By Stephen Grocer, WSJ DealJournal, August 4, 2010:
Let us know if we have asked this before, but is the M&A market in for a recovery in second half?
A rash of deals in the last two weeks of July pushed the month’s global announced deal volume to $224.6 billion–the highest monthly total this year. As such, the data sparked a bit of optimism about the prospects for deal making for the second half.
Overall, global M&A is up 13% this year, and deal making last month was higher in every region. After two years of falling deal volume, that is welcome news to M&A professionals.
Yet hopes for a M&A recovery have been dashed before. M&A activity jumped in the fourth quarter last year. But the recovery proved fragile. What was the first half’s biggest transaction–Prudential PLC’s purchase of AIA–fell apart. Europe’s debt crisis put a frost on deal making as worries that the global economic recovery would falter grew.
While concerns about Europe have retreated somewhat thanks to the stress tests on the Continent’s banks, handwringing about the strength of any economic recovery hasn’t. A host of economic data this week has suggested that the recovery is weaker than previously forecast. On top of that, a number of well-known investors are preparing for a period of falling prices.

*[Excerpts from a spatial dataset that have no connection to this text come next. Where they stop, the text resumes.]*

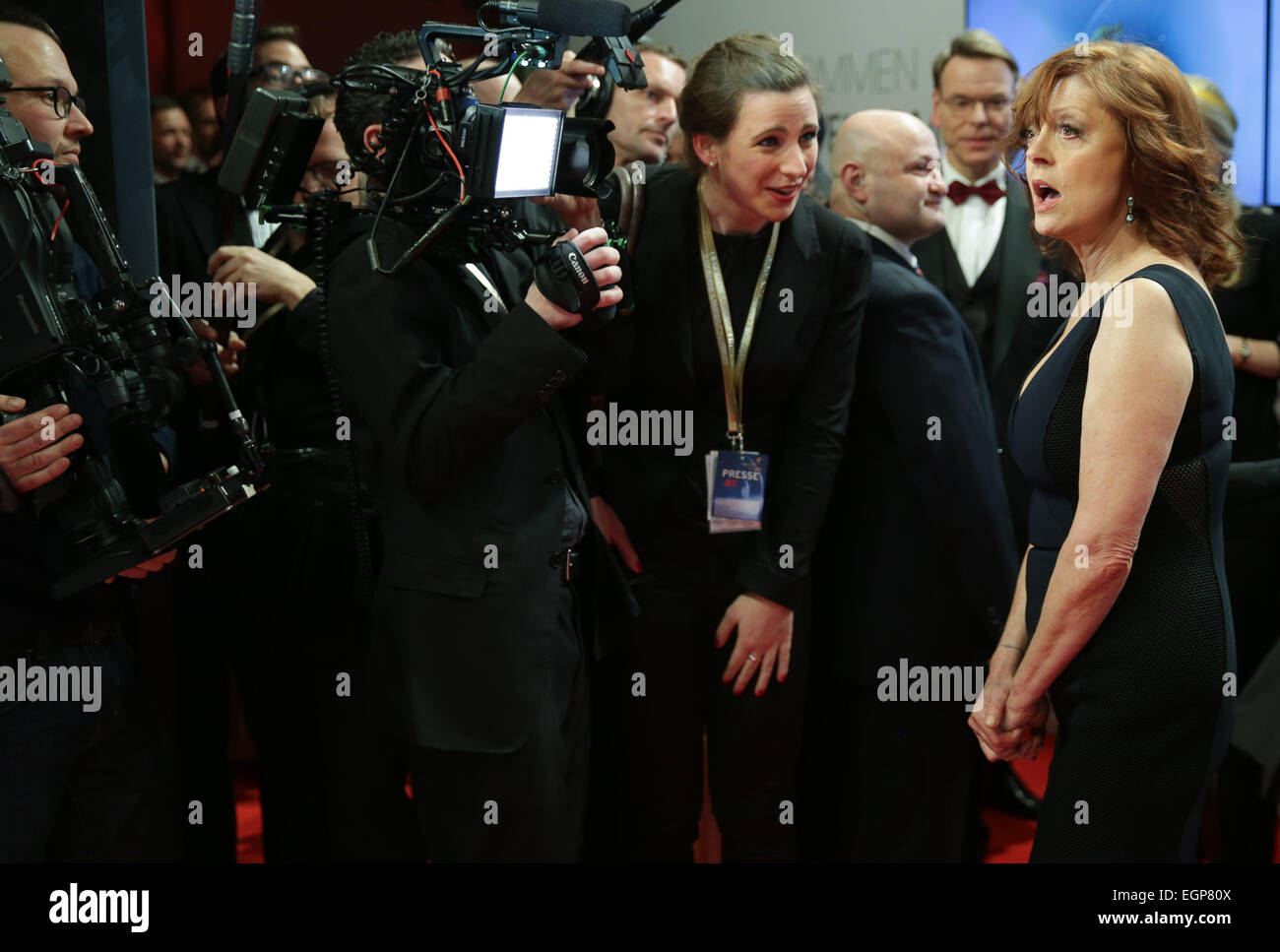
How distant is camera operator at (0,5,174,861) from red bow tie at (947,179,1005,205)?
2328 millimetres

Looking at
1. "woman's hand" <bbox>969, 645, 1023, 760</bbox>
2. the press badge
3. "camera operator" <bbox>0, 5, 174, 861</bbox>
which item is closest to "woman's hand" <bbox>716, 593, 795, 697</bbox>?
the press badge

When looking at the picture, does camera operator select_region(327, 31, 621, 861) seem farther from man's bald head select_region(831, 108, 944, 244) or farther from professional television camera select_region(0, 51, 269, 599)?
man's bald head select_region(831, 108, 944, 244)

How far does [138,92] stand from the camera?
263cm

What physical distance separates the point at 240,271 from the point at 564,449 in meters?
0.80

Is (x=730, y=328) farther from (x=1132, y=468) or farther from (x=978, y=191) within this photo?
(x=978, y=191)

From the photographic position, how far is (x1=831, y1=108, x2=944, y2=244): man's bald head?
9.50ft

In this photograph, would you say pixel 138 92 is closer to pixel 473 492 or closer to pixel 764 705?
pixel 473 492

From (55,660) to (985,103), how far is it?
292 centimetres

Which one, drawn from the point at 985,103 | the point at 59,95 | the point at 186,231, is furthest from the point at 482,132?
the point at 985,103

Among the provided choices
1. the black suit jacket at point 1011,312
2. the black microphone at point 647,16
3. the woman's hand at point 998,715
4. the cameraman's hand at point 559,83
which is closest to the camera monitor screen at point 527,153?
the black microphone at point 647,16

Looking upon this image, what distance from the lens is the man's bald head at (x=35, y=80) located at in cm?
219

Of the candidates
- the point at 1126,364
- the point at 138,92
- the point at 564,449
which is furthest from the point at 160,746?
the point at 1126,364

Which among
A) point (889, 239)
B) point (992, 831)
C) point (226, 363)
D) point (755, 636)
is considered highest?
point (889, 239)

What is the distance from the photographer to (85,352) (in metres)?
2.08
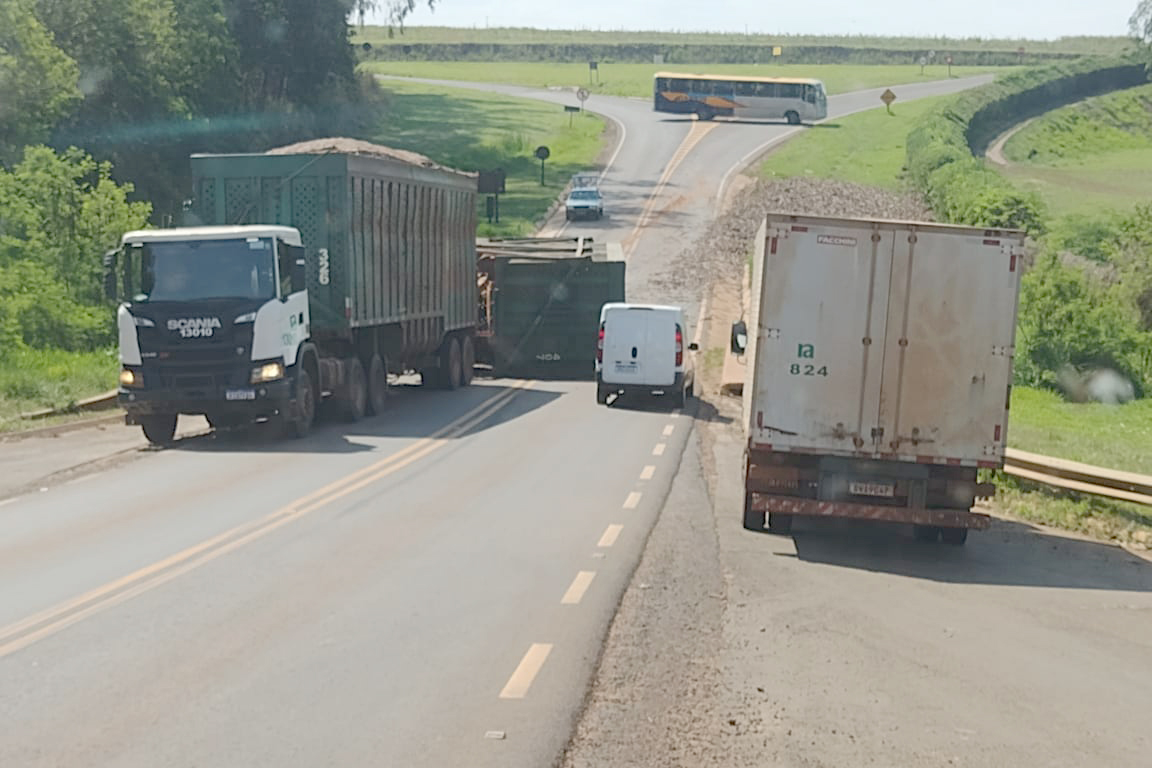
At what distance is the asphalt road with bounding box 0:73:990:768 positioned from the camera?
301 inches

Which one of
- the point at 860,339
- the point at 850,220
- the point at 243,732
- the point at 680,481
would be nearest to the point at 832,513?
the point at 860,339

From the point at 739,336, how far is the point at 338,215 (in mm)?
8556

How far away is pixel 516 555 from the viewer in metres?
12.9

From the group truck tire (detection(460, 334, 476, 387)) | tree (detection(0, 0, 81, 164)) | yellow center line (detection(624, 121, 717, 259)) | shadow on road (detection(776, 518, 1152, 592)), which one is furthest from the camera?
yellow center line (detection(624, 121, 717, 259))

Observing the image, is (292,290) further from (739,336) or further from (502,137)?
(502,137)

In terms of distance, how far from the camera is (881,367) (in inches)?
565

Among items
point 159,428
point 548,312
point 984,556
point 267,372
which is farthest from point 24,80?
point 984,556

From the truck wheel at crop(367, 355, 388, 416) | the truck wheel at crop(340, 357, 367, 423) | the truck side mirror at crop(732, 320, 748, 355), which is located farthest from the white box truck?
the truck wheel at crop(367, 355, 388, 416)

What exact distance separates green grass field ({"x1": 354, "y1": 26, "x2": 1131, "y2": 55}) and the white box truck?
5525 inches

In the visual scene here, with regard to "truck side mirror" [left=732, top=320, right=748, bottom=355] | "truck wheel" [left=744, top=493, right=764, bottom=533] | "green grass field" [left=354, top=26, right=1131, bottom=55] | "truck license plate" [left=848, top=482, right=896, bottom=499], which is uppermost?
"green grass field" [left=354, top=26, right=1131, bottom=55]

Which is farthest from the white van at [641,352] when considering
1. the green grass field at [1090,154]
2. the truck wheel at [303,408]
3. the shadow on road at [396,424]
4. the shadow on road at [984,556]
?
the green grass field at [1090,154]

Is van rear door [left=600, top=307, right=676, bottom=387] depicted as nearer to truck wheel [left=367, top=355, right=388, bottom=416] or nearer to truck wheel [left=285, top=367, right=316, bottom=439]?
truck wheel [left=367, top=355, right=388, bottom=416]

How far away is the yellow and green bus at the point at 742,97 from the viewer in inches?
3652

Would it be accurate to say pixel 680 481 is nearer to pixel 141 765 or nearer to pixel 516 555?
pixel 516 555
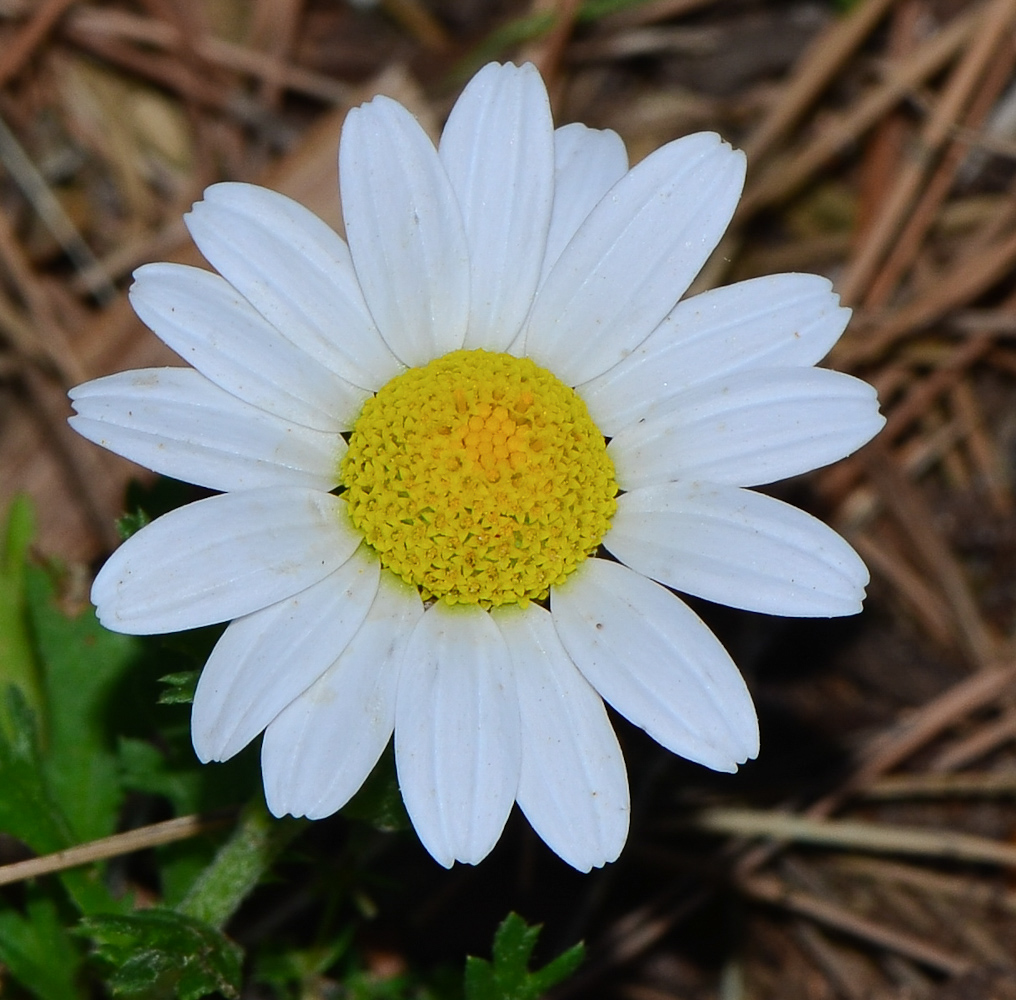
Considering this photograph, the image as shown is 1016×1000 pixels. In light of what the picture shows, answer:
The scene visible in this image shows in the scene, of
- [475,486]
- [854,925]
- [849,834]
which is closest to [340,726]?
[475,486]

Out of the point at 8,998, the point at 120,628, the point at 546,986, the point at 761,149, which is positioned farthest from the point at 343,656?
the point at 761,149

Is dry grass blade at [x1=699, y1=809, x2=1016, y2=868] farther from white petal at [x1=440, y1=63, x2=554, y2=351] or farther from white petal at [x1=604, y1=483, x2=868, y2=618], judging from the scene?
white petal at [x1=440, y1=63, x2=554, y2=351]

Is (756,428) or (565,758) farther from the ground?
(756,428)

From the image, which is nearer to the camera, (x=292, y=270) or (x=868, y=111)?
(x=292, y=270)

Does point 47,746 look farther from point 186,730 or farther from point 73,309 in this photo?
point 73,309

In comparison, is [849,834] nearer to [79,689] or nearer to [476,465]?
[476,465]

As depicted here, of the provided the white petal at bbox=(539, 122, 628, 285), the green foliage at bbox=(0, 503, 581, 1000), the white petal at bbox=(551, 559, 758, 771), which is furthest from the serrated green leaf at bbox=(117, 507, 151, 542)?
the white petal at bbox=(539, 122, 628, 285)
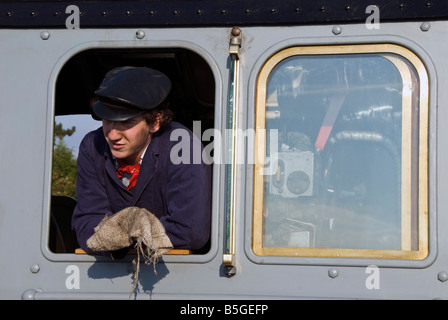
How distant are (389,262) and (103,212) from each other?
4.15ft

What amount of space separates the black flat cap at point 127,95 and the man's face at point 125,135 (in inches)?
2.4

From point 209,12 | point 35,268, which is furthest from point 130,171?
point 209,12

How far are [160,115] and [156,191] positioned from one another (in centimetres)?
36

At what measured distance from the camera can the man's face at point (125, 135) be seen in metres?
3.19

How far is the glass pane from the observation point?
300 centimetres

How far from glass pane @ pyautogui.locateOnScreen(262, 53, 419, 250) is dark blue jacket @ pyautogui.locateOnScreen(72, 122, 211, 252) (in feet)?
0.96

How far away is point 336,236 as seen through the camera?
302cm

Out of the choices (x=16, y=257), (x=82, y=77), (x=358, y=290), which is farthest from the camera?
(x=82, y=77)

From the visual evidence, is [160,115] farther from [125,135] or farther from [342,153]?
[342,153]

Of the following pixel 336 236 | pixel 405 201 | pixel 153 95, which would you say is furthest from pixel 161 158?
pixel 405 201

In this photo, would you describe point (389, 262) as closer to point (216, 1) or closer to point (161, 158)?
point (161, 158)

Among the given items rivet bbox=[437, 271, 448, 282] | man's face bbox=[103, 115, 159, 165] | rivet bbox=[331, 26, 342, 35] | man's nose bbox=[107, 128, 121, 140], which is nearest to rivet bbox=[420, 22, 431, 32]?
rivet bbox=[331, 26, 342, 35]

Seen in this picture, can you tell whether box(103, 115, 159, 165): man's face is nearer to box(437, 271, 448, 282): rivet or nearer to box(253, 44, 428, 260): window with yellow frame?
box(253, 44, 428, 260): window with yellow frame

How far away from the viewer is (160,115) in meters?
3.30
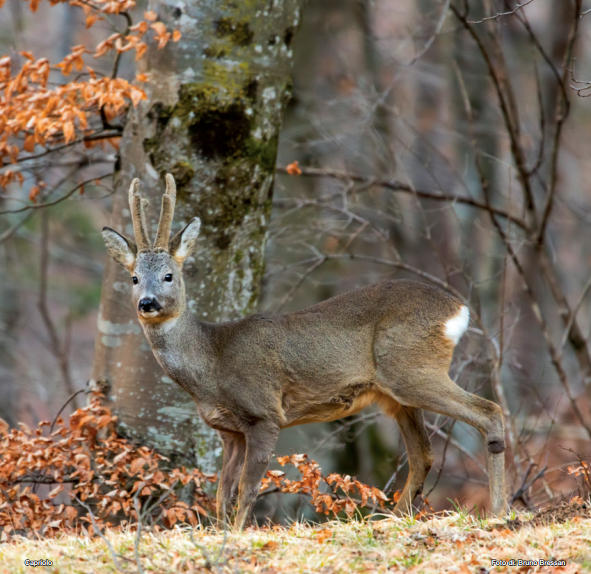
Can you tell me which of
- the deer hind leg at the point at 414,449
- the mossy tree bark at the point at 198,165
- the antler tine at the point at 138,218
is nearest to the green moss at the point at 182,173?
the mossy tree bark at the point at 198,165

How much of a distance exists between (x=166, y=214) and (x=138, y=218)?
0.20m

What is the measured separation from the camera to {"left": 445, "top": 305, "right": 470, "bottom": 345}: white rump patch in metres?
6.30

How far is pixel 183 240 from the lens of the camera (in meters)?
6.23

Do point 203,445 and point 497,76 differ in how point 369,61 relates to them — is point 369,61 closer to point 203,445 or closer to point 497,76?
point 497,76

Also, a closer look at the M&A data provides a less-than-overwhelming picture that a robust recovery is around the corner. For example, two of the biggest deals–BP’s sale of oil and gas fields to Apache for $7 billion and Caja Madrid’s acquisition of Bancaja–were driven more by the distress of the seller was by the confidence of the buyer. And U.S. M&A activity remains sluggish, down 5% from the same period last year.
As Deal Journal has said before, until companies gain more confidence in prospects for the global economic recovery, M&A is likely to remain muted. July didn’t dissuade deal watchers of this view.